Our Young Gun profile takes a look at some of the young talent across the advertising, adtech, marketing and media sector in Australia. It aims to shed light on the varying roles, people and companies across the buzzing industry.
Today we speak to VERSA conversational architect Tyler Hamilton.
Time at the company:
Three and a half years.
How long have you been in the industry?
Three and a half years, but have been tinkering most of my life.
How did you get here? Was this always the plan?
Definitely not! I initially studied advertising at uni to get away from development. I had no idea that programming could be so creative until I joined VERSA. Our CEO, Kath Blackham, gave me my first industry role as a creative technologist intern. This led to me picking up voice technology, and I’ve been specialising in the conversational design/development world ever since.
Who guides you day to day?
Everyone in my team, but especially my PM Sarah, my boss Kath, and our tech director, Guill. They’re always challenging and encouraging me, as well as helping me figure out my path ahead.
What’s the best thing about the industry you work in?
How quickly everything changes, and how much there is to learn.
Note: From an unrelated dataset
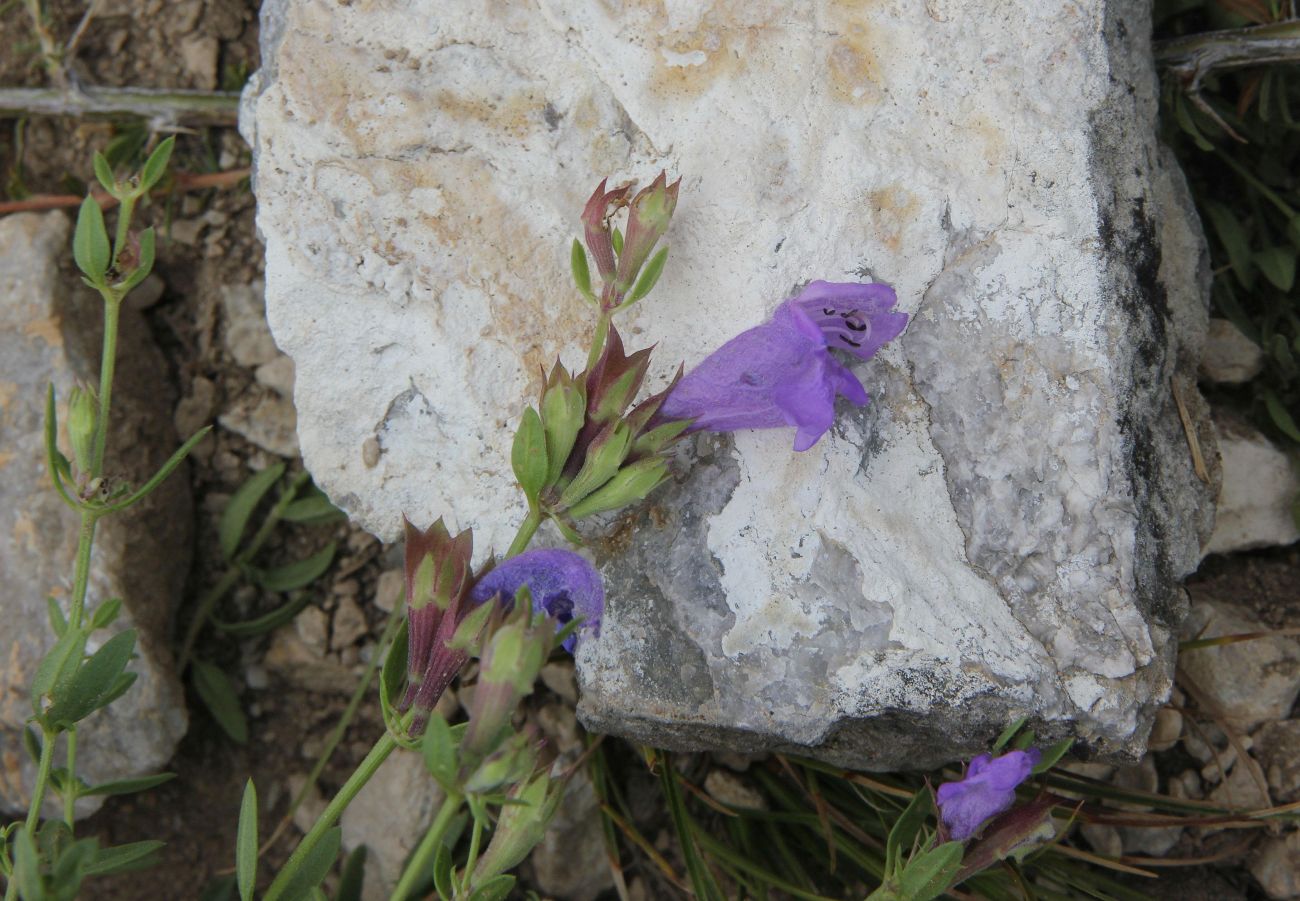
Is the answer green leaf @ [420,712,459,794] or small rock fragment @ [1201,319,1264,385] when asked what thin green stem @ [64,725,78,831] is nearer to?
green leaf @ [420,712,459,794]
A lot of the work I do starts from a blank slate. I love being able to have the opportunity to create new things, and set benchmarks and standards for things that have never been done before.
And the biggest challenge?
That can also be the biggest challenge. There’s sometimes not a lot of examples or guidelines you can always go from, so it can lead to you second-guessing your work occasionally.
Whose job have you set your sights on in the future?
This is a hard one, my last few roles didn’t exist a few years ago. So maybe it’d be a robot speech therapist or something. I just hope it sounds cool.
Where do you turn for inspiration?
I follow a heap of newsletters and podcasts, as well as a few geeky subreddits.
My favourite advert is:
The Hungerithm from Snickers definitely stands out for me. I was in the last year of uni when that came out, and it opened my eyes up to a new way of advertising. One that was highly interactive and had a place next to creative development.
Tell us one thing people at work don’t know about you?
How many hours I've really sunk into Pokemon.
In five years' time I'll be:
Who knows! But hopefully it's just as interesting trying to explain to my parents at Christmas.